┏━━

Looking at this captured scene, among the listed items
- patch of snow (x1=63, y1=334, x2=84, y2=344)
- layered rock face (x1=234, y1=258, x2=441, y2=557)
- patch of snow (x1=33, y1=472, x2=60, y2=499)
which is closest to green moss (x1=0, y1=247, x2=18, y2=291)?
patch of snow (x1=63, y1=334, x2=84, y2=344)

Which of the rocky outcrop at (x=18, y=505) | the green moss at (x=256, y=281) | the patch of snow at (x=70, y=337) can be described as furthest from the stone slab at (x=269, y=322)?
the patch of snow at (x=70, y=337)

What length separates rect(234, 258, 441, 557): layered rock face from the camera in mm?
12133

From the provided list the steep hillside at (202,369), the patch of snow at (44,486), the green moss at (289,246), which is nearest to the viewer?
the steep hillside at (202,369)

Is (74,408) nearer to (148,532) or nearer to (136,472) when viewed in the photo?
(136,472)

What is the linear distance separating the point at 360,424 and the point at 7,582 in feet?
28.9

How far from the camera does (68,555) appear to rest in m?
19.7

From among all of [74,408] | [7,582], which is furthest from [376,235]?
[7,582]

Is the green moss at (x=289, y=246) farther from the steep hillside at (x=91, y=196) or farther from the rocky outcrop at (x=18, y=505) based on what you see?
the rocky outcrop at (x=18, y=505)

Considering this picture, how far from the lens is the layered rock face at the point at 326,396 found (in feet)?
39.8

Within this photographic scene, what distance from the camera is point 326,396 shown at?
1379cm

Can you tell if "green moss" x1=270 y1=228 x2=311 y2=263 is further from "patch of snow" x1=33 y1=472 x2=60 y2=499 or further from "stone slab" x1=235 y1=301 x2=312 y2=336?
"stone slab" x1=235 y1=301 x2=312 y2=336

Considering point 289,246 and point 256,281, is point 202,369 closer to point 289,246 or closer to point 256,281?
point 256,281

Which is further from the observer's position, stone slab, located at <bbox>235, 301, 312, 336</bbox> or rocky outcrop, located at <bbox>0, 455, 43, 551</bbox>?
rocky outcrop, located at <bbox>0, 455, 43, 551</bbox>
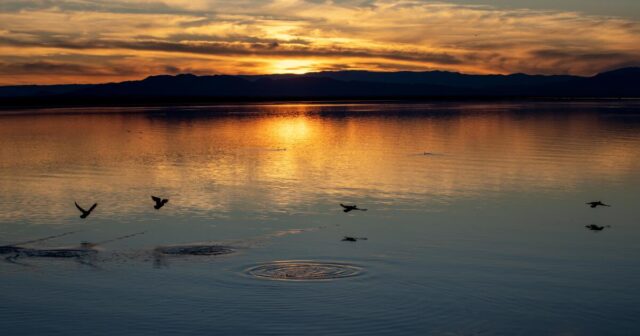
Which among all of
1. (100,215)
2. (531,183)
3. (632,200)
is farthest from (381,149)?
(100,215)

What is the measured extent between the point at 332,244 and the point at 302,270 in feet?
8.34

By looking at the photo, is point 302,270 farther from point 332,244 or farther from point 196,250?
point 196,250

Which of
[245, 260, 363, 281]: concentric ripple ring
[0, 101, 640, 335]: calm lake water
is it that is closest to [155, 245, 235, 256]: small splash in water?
[0, 101, 640, 335]: calm lake water

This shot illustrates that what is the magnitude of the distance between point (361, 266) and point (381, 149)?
27.7 m

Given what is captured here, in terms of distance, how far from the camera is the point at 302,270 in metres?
16.4

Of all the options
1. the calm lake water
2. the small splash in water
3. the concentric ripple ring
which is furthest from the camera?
the small splash in water

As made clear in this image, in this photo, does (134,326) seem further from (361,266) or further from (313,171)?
(313,171)

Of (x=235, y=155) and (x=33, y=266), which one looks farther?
(x=235, y=155)

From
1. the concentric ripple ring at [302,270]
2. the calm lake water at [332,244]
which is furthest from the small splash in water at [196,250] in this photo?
the concentric ripple ring at [302,270]

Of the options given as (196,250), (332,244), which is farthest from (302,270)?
(196,250)

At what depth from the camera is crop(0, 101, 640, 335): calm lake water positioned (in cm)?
1334

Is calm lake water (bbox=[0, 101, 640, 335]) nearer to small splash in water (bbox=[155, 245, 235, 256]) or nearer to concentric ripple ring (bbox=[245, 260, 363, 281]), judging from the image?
concentric ripple ring (bbox=[245, 260, 363, 281])

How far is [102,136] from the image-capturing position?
189 ft

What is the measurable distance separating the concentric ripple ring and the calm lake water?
0.27 feet
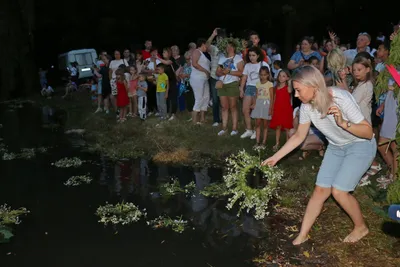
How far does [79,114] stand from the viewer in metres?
16.2

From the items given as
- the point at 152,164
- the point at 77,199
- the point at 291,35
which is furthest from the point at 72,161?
the point at 291,35

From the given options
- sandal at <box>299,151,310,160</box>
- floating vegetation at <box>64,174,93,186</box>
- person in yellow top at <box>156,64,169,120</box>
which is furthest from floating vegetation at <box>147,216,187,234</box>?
person in yellow top at <box>156,64,169,120</box>

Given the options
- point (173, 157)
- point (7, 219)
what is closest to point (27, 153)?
point (173, 157)

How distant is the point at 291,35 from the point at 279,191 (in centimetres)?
1995

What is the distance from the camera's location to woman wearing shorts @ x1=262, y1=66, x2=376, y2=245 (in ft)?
14.4

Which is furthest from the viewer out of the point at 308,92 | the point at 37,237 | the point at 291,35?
the point at 291,35

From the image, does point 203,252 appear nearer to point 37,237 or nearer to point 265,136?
point 37,237

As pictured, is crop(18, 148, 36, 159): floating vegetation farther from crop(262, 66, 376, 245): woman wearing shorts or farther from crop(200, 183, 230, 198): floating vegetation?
crop(262, 66, 376, 245): woman wearing shorts

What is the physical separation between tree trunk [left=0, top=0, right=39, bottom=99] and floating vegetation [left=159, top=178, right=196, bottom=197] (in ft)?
65.8

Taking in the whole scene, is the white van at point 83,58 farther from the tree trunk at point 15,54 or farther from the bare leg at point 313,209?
the bare leg at point 313,209

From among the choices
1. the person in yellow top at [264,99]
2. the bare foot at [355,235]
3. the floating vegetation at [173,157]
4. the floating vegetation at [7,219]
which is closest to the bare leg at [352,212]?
the bare foot at [355,235]

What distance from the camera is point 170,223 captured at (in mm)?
5840

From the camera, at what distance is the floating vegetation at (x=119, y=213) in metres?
6.00

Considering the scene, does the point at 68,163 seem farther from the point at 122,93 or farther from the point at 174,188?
the point at 122,93
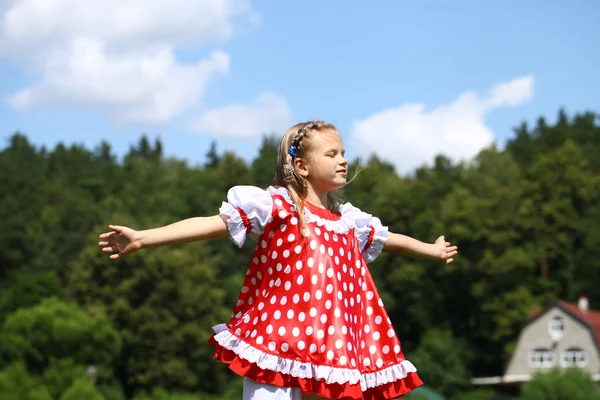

┗━━

▶ _WHAT YOU HAVE TO DO_:
Retype all of the lines above word for word, leaving out the pictures.

▶ _ANSWER_:
Looking at this captured scene, among the listed items
- patch of snow (x1=63, y1=334, x2=84, y2=344)
- layered rock face (x1=234, y1=258, x2=441, y2=557)
- patch of snow (x1=33, y1=472, x2=60, y2=499)
which is closest to green moss (x1=0, y1=247, x2=18, y2=291)?
patch of snow (x1=63, y1=334, x2=84, y2=344)

Which of the rocky outcrop at (x=18, y=505) | the green moss at (x=256, y=281) | the patch of snow at (x=70, y=337) can be described as furthest from the stone slab at (x=269, y=322)?
the patch of snow at (x=70, y=337)

What length separates rect(234, 258, 441, 557): layered rock face from the camera in mm?
12133

From the provided list the steep hillside at (202,369), the patch of snow at (44,486), the green moss at (289,246), which is nearest to the viewer?
the steep hillside at (202,369)

Is (74,408) nearer to (148,532) or nearer to (136,472) when viewed in the photo?
(136,472)

What is the linear distance separating the point at 360,424 and the point at 7,582 in feet?
28.9

How far from the camera does (68,555) appear to rest in m?
19.7

From among all of [74,408] | [7,582], which is furthest from [376,235]?
[7,582]

Is the green moss at (x=289, y=246) farther from the steep hillside at (x=91, y=196) or farther from the rocky outcrop at (x=18, y=505) based on what you see?
the rocky outcrop at (x=18, y=505)

Considering this picture, how far from the lens is the layered rock face at the point at 326,396 found (in feet)?
39.8

Within this photographic scene, what distance from the camera is point 326,396 shown at?
1379cm

Can you tell if "green moss" x1=270 y1=228 x2=311 y2=263 is further from "patch of snow" x1=33 y1=472 x2=60 y2=499 or further from "stone slab" x1=235 y1=301 x2=312 y2=336?
"stone slab" x1=235 y1=301 x2=312 y2=336

Considering point 289,246 and point 256,281, is point 202,369 closer to point 289,246 or closer to point 256,281?
point 256,281

Which is further from the observer's position, stone slab, located at <bbox>235, 301, 312, 336</bbox> or rocky outcrop, located at <bbox>0, 455, 43, 551</bbox>?
rocky outcrop, located at <bbox>0, 455, 43, 551</bbox>
Which among all of
1. (100,215)
2. (531,183)
3. (632,200)
is farthest from (381,149)?
(100,215)

What is the measured extent between the point at 332,244 and the point at 302,270 in feet?
8.34

By looking at the photo, is point 302,270 farther from point 332,244 or farther from point 196,250?
point 196,250

Which of
[245, 260, 363, 281]: concentric ripple ring
[0, 101, 640, 335]: calm lake water
is it that is closest to [155, 245, 235, 256]: small splash in water?
[0, 101, 640, 335]: calm lake water

This shot illustrates that what is the magnitude of the distance between point (361, 266) and point (381, 149)?
27.7 m

Given what is captured here, in terms of distance, how far from the camera is the point at 302,270 in metres?
16.4

Of all the options
1. the calm lake water
2. the small splash in water
3. the concentric ripple ring
which is furthest from the camera?
the small splash in water

As made clear in this image, in this photo, does (134,326) seem further from (361,266) or further from (313,171)?
(313,171)

Of (x=235, y=155) and (x=33, y=266), which one looks farther?
(x=235, y=155)

From
1. the concentric ripple ring at [302,270]
2. the calm lake water at [332,244]
which is furthest from the small splash in water at [196,250] in this photo?
the concentric ripple ring at [302,270]

Of the options given as (196,250), (332,244), which is farthest from (302,270)?
(196,250)

At what depth from the camera is crop(0, 101, 640, 335): calm lake water positioned (in cm)?
1334

Is calm lake water (bbox=[0, 101, 640, 335]) nearer to small splash in water (bbox=[155, 245, 235, 256]) or nearer to concentric ripple ring (bbox=[245, 260, 363, 281]), judging from the image?
concentric ripple ring (bbox=[245, 260, 363, 281])

How far is [102,136] from the image-capturing position?
189 ft

What is the measurable distance separating the concentric ripple ring and the calm lake water?
0.27 feet
How far does [79,114] stand from the viewer in metres?
16.2

From the items given as
- the point at 152,164
- the point at 77,199
- the point at 291,35
which is furthest from the point at 72,161?
the point at 291,35

From the given options
- sandal at <box>299,151,310,160</box>
- floating vegetation at <box>64,174,93,186</box>
- person in yellow top at <box>156,64,169,120</box>
which is furthest from floating vegetation at <box>147,216,187,234</box>?
person in yellow top at <box>156,64,169,120</box>

Given the options
- point (173, 157)
- point (7, 219)
what is closest to point (27, 153)?
point (173, 157)

How distant is the point at 291,35 from the point at 279,191 (in centimetres)?
1995

What is the distance from the camera's location to woman wearing shorts @ x1=262, y1=66, x2=376, y2=245 (in ft)?
14.4

Which is furthest from the viewer out of the point at 308,92 | the point at 37,237 | the point at 291,35?
the point at 291,35

From the image, does point 203,252 appear nearer to point 37,237 or nearer to point 265,136?
point 37,237

As pictured, is crop(18, 148, 36, 159): floating vegetation farther from crop(262, 66, 376, 245): woman wearing shorts or farther from crop(200, 183, 230, 198): floating vegetation?
crop(262, 66, 376, 245): woman wearing shorts

What is the physical separation between tree trunk [left=0, top=0, right=39, bottom=99] and floating vegetation [left=159, top=178, right=196, bottom=197] (in ft)?
65.8

Taking in the whole scene, is the white van at point 83,58 farther from the tree trunk at point 15,54 or farther from the bare leg at point 313,209?
the bare leg at point 313,209

From among the choices
1. the person in yellow top at [264,99]
2. the bare foot at [355,235]
3. the floating vegetation at [173,157]
4. the floating vegetation at [7,219]
which is closest to the bare leg at [352,212]?
the bare foot at [355,235]

What distance from the camera is point 170,223 captured at (in mm)?
5840

From the camera, at what distance is the floating vegetation at (x=119, y=213) in metres?
6.00

Considering the scene, does the point at 68,163 seem farther from the point at 122,93 or farther from the point at 174,188?
the point at 122,93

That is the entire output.